If the two object types (“PersonDetails” or “ProjectDetails”) extend from BaseVertex or BaseEdge and are not referenced inside their corresponding “Person” or “Project” (as shown above), then they would have to be placed using a policy on the transaction that indicates special placement. When adding the “PersonDetails” object to the graph database instance, you need to construct a PlacementCoditionsPolicy with the related “Person” object set on the transaction. Here is an example that places PersonDetails for “Tom Cruise” by the related Person object that represents “Tom Cruise”.

1
2
3
4
5
6
7
8
9
10
Transaction tx = graphDb.beginTransaction(AccessMode.READ_WRITE);
// Add Person : Tom Cruise to graph
Person cruise = new Person("Tom Cruise");
graphDb.addVertex(cruise);
// Set Person as related on the transaction
tx.setDataPolicies(new PolicyChain(new PlacementConditionsPolicy(cruise)));
// Add PersonDetails to graph
PersonDetails cruiseDetails = new PersonDetails(....);
graphDb.addVertex(cruiseDetails);
tx.commit();

The placement of your data will now be customized and you can see the name of your database change to “PersonGroup” and “ProjectGroup”.

 

Image: Custom Placement
 

 

Custom Placement
 

Adding Storage Location(s)

If you want to distribute the data across multiple storage locations/zones, you need to modify the container placers to use a non-default database placer and add a new storage location using an administrative tool. First, update the above placement model document to include a database placer for the “Person” (PersonStorage) and for “Project” (ProjectStorage).

1
2
3
4
5
6
7
8
9
10
11
12
13
14
<DatabasePlacers>
    <DatabasePlacer name="PersonStorage" description="Placer used for placing person databases" placeInto="OwnScope">
      <Scope>
        <SingleStorageGroup/>
        ...
      </Scope>
    </DatabasePlacer>
    <DatabasePlacer name="ProjectStorage" description="Placer used for placing project databases" placeInto="OwnScope">
      <Scope>
        <SingleStorageGroup/>
        ...
      </Scope>
    </DatabasePlacer>
</DatabasePlacers>

This will define the behavior for placing databases in a unique scope. Next, you must define the physical locations where the database placers can store databases. This can be a single location or multiple locations across multiple hosts. You can do this use the objy addstoragelocation tool. Simply, open a command shell and type in: objy addstoragelocation -help. You should see something like this:

 


Objectivity/DB (TM) Add Storage Location, Version: 11.1
Copyright (c) Objectivity, Inc 2012, 2013. All rights reserved.

AddStorageLocation
    [{-name name}]
    [-description description]
    [{-storageLocation locationIdentifier}]
    [{-zone zoneName}]
    [{-dbPlacerGroup groupDesignation}]
    [-noTitle] [-help] [-quiet]   -bootFile bootfile

Adds a storage location to the federated database's main storage group
(MSG), and, optionally, to one or more storage zones or database-placer
groups.

-name name            Name by which the item can be referenced.
-description          Description of the item for your own recordkeeping.
   description
-storageLocation      Storage location in the format host::path. Omitting
   locationIdentifier host:: causes the local host to be used, or the host
                      implied by an NFS mount name.
-zone zoneName        Storage zone to which to add the storage location. If
                      the MSG does not already have a zone with the specified
                      name, the zone is created.
-dbPlacerGroup        Database-placer group to which to add the storage
   groupDesignation   location. The format is
                      dbPlacerName[::partitionNumber][::groupNumber] -- for
                      example, accounts::3 or observations::2::2. A definition
                      for dbPlacerName must already exist in the federated
                      database's placement model.
-noTitle              Suppresses the program title banner.
-help                 Prints the tool syntax and definition to the screen.
-quiet                Suppresses all normal program output.
-bootFile bootfile    Path to the boot file of the federated database.

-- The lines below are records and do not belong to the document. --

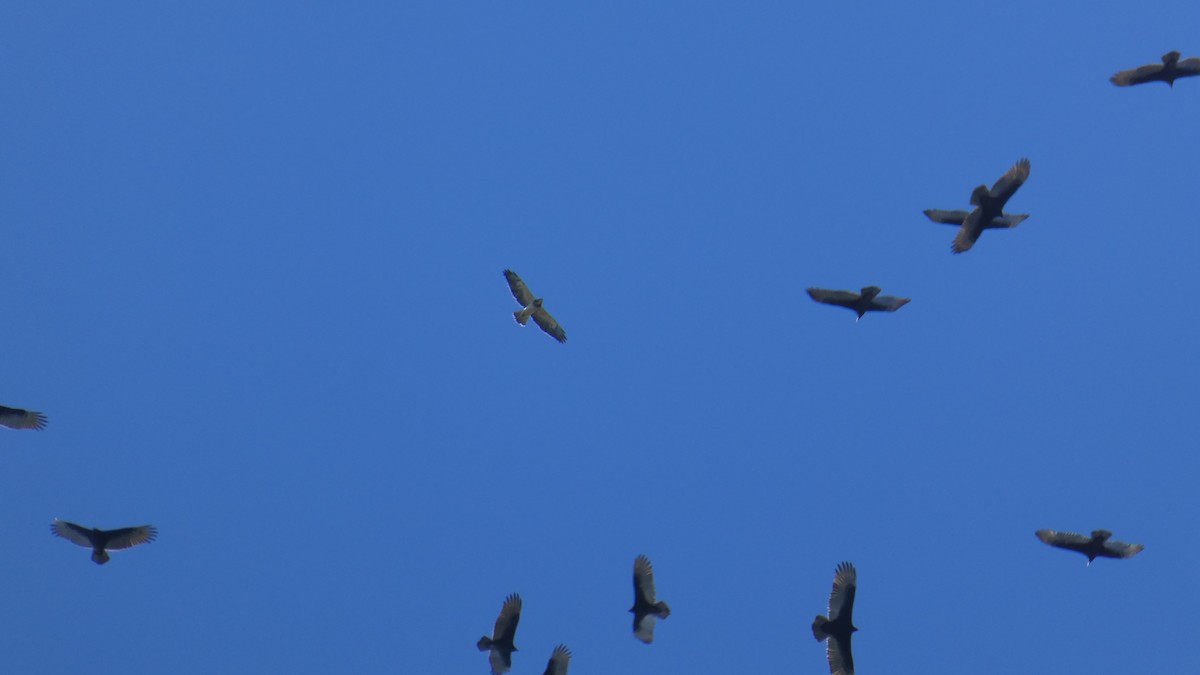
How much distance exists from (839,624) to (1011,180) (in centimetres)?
793

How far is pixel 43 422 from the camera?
76.6 feet


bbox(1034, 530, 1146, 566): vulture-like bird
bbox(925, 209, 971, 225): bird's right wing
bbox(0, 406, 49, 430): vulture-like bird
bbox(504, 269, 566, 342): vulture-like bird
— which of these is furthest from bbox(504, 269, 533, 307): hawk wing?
bbox(1034, 530, 1146, 566): vulture-like bird

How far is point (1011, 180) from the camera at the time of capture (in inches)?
833

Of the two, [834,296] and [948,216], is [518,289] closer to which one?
[834,296]

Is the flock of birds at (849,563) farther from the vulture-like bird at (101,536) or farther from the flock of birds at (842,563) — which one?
the vulture-like bird at (101,536)

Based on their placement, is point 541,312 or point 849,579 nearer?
point 849,579

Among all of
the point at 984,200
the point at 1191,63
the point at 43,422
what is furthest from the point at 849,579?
the point at 43,422

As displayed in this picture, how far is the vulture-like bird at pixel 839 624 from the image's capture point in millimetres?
21469

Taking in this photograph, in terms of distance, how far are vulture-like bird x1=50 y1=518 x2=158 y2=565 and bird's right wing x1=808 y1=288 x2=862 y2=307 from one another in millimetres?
12370

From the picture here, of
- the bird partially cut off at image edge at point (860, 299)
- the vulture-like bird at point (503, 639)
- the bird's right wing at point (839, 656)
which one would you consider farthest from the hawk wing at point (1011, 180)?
the vulture-like bird at point (503, 639)

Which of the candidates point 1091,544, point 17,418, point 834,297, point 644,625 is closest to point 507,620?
point 644,625

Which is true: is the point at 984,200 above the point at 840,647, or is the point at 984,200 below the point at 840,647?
above

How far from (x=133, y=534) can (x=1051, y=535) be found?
16.2m

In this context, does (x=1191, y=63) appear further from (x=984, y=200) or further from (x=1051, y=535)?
(x=1051, y=535)
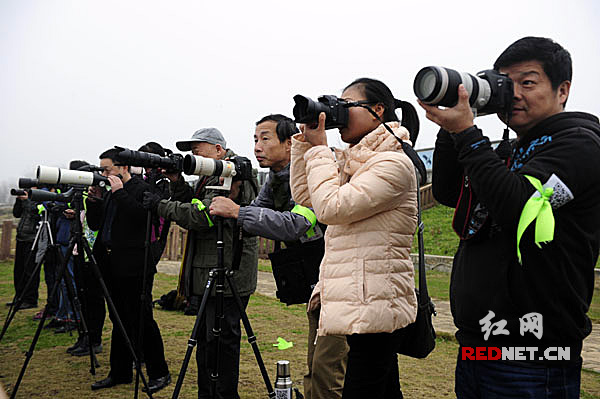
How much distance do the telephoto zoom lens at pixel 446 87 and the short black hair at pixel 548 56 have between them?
0.56 ft

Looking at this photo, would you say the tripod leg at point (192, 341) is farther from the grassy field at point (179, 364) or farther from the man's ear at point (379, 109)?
the man's ear at point (379, 109)

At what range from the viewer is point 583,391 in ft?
12.9

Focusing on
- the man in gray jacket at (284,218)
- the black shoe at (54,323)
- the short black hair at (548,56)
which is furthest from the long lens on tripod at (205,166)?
the black shoe at (54,323)

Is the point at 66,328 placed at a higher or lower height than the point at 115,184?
lower

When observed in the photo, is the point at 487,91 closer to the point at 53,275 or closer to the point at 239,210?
the point at 239,210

You can use the objy addstoragelocation tool to add a storage location for each of the database placer groups: “PersonStorage” and “ProjectStorage”. For example:

 objy addstoragelocation -name PersonLocation -storagelocation test123::C:\data\Person\ -dbPlacerGroup PersonStorage -bootfile IMDB.boot
This will place all objects of type "Person" (and the related "PersonDetails") in the directory "C:\data\Person" on the host test123. In addition to defining your own storage locations, you can also indicate a preferred storage location. To do so, create a configuration file and use the IG.Placement.PreferenceRankFile property in the properties file to point to the file.

 

Summary

Using a more complex custom placement model and the objy addstoragelocation tool, you can develop a very sophisticated and complex placement strategy directly based on your data model. This can be a very powerful tool to get better performance from application read/writes and to improve data access and organization. To learn about all the options for writing a placement model document and for using the placement related tools, visit the Customizing Storage page on the InfiniteGraph Developer Site.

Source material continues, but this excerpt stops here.